Indayati merupakan perempuan yang bercita-cita mengembangkan dirinya menjadi sosok yang mandiri secara intelektual, untuk itu Indayati menempuh pendidikan di Sekolah Asisten Apoteker di Semarang setelah menyelesaikan sekolahnya, Indayati bekerja di sebuah apotek besar di Ungaran. Perempuan yang memandang pendidikan penting baginya dan mandiri secara ekonomi seperti Indayati didukung sepenuhnya oleh gerakan feminis. Namun, sayang sekali setelah menikah Indayati terpaksa meninggalkan pekerjaan tersebut karena Petruk suaminya melarang bekerja dan meminta Indayati memfokuskan diri sebagai ibu rumah tangga. Perhatikan kutipan berikut.

Dulu, sebelum kawin dengan Petruk, dia bekerja di Apotek besar di Ungaran. Dia keluar dari situ, sebab setelah nikah dengan Petruk, suaminya ini melarangnya bekerja. Petruk memang tipe lelaki Indonesia tradisional yang ngotot mempertahankan nilai-nilai hidup `djaman doeloe` yang sudah kadaluarsa, bahwa perempuan adalah semata-mata konco wingking yang tempatnya melulu di dapur. (Remy Sylado, 2007: 9)

Setelah keluar dari pekerjaannya sebagai apoteker, Indayati tidak mandiri secara ekonomi dan menggantungkan suaminya dalam hal mencari nafkah untuk memenuhi kebutuhan rumah tangga mereka. Ketergantungan atau ketidakmandirian perempuan secara ekonomi ditengarai menjadi faktor utama yang “melumpuhkan” perempuan, sebab membuat perempuan kurang mampu mewujudkan potensi diri mereka dengan sepenuhnya. Selain itu, ketergantungan perempuan terhadap suami dalam segi ekonomi, ditengarai menjadi faktor penyebab terjadinya KDRT. Berkaitan dengan hal itu, suami yang menjadi pemegang peran penting dalam perekonomian rumah tangga menjadi mudah bertindak sewenang-wenang terhadap istri .

Kebangsaan atau suku keturunan Indayati adalah suku Jawa, yang masih cenderung memegang teguh tradisi dan dalam bersikap cenderung berpijak nilai-nilai tradisi. Hal tersebut termaktub dalam beberapa ungkapan yang di ucapkan orang tuanya ketika memberikan wejangan. perhatikan kutipan berikut.

Lihatlah, sungguh setia mimi terhadap mintuno, dan sebaliknya.
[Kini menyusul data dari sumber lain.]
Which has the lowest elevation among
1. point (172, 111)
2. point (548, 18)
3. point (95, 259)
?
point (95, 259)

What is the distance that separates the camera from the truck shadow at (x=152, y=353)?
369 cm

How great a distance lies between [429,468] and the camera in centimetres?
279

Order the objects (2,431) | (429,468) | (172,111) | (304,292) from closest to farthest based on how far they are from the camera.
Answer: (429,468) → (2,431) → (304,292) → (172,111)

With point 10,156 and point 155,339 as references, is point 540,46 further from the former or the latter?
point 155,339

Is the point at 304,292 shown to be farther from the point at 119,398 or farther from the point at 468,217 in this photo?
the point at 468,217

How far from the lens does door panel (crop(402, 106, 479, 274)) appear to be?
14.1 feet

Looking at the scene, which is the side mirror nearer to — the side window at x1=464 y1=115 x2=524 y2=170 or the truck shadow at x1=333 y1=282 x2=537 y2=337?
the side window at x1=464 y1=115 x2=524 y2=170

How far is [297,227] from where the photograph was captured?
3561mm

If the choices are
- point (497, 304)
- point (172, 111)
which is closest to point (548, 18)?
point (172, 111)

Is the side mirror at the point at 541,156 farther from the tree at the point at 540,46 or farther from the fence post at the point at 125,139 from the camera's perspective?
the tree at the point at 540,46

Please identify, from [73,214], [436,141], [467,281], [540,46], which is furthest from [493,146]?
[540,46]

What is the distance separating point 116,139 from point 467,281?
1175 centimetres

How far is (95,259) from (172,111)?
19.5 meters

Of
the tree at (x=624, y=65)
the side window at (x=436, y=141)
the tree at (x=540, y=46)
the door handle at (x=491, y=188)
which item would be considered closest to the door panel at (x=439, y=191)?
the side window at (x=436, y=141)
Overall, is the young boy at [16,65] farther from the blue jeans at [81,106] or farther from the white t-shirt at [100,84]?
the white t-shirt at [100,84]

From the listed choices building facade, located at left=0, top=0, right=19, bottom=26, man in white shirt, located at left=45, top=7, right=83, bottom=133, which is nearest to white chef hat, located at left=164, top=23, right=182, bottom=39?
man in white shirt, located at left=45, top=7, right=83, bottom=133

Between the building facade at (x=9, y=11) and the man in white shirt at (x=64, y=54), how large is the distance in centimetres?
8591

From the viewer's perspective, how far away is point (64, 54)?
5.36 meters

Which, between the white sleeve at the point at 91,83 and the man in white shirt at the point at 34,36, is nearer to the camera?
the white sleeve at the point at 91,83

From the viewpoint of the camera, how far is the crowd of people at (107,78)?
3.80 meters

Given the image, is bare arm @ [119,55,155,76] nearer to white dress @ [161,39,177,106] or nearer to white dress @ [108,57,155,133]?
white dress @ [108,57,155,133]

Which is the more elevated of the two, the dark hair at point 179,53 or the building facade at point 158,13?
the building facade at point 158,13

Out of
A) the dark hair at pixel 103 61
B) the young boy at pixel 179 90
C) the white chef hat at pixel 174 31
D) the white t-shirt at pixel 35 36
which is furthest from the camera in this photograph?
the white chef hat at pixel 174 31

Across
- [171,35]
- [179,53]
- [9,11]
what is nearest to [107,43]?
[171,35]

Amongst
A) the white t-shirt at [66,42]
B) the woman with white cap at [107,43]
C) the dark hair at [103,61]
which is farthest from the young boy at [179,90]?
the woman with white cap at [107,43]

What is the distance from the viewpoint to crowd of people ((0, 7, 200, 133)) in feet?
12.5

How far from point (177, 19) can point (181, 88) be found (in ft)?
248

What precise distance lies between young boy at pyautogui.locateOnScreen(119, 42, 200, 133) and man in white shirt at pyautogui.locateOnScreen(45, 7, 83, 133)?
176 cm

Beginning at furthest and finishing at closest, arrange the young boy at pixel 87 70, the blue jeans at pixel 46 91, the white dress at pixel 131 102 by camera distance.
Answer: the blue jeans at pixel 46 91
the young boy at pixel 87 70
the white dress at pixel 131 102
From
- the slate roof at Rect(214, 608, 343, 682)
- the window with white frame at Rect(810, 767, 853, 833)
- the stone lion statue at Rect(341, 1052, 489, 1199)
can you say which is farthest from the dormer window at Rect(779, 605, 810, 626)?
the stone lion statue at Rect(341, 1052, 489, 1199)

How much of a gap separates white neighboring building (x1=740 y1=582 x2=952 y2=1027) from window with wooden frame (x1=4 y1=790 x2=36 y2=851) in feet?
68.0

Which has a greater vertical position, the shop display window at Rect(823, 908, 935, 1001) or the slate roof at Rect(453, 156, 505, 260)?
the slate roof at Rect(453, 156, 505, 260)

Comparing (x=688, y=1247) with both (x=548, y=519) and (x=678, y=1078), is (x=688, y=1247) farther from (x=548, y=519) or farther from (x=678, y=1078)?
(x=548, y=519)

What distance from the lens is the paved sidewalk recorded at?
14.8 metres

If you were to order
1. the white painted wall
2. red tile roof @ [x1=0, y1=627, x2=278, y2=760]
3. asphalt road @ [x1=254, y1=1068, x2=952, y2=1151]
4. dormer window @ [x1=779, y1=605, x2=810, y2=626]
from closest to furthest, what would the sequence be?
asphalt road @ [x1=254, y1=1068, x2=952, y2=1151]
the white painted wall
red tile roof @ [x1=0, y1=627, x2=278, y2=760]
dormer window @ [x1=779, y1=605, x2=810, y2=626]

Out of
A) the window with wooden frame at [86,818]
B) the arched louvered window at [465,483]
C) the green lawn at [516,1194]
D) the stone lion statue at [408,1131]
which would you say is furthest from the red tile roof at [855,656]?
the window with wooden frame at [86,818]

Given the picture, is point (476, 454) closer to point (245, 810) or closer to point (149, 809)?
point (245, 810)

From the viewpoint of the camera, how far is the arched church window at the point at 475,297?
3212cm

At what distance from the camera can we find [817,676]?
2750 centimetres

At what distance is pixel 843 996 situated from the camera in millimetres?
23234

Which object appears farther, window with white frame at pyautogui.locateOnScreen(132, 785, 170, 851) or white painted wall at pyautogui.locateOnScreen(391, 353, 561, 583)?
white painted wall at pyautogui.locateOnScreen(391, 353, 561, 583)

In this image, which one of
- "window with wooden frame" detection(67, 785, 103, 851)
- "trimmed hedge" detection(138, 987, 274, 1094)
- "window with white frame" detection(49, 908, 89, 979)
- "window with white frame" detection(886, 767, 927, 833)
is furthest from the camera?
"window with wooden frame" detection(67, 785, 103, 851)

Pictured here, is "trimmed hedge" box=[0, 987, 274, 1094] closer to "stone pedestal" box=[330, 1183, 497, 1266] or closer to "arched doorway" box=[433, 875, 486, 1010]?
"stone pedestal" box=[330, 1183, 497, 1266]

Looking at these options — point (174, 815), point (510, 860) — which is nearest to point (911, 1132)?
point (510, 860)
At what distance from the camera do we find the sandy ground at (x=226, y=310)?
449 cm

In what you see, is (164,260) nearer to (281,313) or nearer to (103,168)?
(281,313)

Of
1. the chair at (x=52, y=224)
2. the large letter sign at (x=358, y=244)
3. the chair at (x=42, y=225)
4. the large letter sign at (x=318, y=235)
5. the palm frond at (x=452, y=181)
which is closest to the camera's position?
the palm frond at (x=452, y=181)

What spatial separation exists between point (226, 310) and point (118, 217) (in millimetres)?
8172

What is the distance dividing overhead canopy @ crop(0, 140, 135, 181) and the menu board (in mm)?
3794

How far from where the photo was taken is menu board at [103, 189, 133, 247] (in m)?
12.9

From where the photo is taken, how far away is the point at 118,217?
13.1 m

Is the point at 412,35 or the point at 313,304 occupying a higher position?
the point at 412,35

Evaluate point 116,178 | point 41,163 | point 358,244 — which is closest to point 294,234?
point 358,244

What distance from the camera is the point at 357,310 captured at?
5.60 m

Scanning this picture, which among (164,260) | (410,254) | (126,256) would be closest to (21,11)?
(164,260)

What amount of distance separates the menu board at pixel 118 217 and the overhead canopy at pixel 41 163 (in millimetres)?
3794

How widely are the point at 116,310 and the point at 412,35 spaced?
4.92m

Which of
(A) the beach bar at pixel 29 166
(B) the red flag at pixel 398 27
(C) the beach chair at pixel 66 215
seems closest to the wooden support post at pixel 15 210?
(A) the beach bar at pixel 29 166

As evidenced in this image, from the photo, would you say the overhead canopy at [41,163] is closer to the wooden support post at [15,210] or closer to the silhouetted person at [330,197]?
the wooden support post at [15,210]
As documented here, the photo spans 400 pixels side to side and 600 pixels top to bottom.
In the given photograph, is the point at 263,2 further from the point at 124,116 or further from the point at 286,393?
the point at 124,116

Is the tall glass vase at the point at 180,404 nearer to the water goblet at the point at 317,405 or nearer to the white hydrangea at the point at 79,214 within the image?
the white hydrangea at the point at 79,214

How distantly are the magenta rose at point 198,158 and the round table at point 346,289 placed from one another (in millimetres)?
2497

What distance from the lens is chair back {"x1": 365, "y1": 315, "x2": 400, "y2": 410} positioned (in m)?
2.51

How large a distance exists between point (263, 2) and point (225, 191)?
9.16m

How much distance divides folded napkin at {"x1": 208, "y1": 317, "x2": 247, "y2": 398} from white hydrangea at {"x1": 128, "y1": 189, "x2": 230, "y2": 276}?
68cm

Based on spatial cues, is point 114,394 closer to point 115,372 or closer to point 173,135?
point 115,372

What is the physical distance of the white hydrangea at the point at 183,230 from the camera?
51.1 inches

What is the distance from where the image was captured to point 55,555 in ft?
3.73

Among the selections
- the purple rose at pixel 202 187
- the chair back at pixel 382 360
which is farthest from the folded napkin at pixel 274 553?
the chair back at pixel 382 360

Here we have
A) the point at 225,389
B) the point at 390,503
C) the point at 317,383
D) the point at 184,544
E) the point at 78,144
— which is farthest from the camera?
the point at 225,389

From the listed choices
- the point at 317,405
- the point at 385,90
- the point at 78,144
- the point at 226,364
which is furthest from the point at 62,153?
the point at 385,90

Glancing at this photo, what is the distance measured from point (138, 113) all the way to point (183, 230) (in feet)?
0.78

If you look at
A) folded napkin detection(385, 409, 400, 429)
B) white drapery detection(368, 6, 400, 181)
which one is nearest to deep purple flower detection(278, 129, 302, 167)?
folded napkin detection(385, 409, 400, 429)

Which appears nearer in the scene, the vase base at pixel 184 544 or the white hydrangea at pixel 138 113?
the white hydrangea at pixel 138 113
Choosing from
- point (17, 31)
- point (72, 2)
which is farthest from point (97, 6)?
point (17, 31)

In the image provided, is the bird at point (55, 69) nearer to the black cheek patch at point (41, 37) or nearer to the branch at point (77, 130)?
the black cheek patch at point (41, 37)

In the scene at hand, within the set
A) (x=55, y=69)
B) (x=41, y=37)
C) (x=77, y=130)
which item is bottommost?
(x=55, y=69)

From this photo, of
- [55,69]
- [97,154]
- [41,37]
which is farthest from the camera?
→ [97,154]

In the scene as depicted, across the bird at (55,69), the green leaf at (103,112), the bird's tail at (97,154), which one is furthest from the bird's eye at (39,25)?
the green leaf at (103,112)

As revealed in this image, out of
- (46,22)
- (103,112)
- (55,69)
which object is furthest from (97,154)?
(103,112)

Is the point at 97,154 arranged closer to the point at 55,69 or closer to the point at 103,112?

Kesimpulannya, sedangkan hewan yang cuma punya naluri, bisa setia dalam berpasangan hidup, apalagi semestinya manusia yang memiliki akal-budi, nalar, hati (Remy Sylado, 2007: 283).

Manawa kowe nesu, aja nganti gawe dosa. Srengenge aja nganti angslupn sadurunge nesumu ilang.” (Remy Sylado, 2007: 283). Apabila ungkapan tersebut dialihbahasakan dalam bahasa Indonesia menjadi “Bilamana kamu marah, jangan sampai berbuat dosa. Jangan sampai matahari keburu terbenam sebelum marahmu hilang.”

Orang tua Indayati bertempat tinggal di Muntilan, begitu juga Indayati, dia lahir dan dibesarkan di daerah tersebut. Setelah menyelesaikan pendidikan SMU-nya, Indayati berpindah ke Semarang untuk menempuh pendidikan di Sekolah Asisten Apoteker, setelah menikah dengan Petruk, dia bertempat tinggal di Gunungpati, Semarang. Dalam segi spiritual, Indayati dan keluarganya menganut agama Islam sehingga pandangan hidup Indayati dipengaruhi oleh ajaran dan norma-norma agama Islam

Dalam novel Mimi lan Mintuno stereotip-stereotip tradisional terlihat menandai citra Indayati sebagai makhluk sosial, antara lain ditunjukkan oleh superioritas laki-laki dalam kultur masyarakat Indayati. Dalam keluarga suku Jawa seorang anak laki-laki mendapat tempat yang lebih tinggi dari pada perempuan. Ia akan lebih diutamakan daripada anak perempuan dalam segala aspek hidupnya. “Sebelum kawin dengan Petruk, dia bekerja di apotik besar di Ungaran. Dia keluar dari situ, sebab setelah nikah dengan Petruk, suaminya ini melarangnya bekerja” (Remy Sylado, 2007: 283). Dalam posisi demikian, secara sadar ataupun tidak sadar Indayati terpaksa menerima dan menyetujuinya sebagai sesuatu yang semestinya terjadi karena perempuan yang hidup dalam lingkungan tersebut sangat sulit untuk keluar dari nilai-nilai tradisional yang telah ada.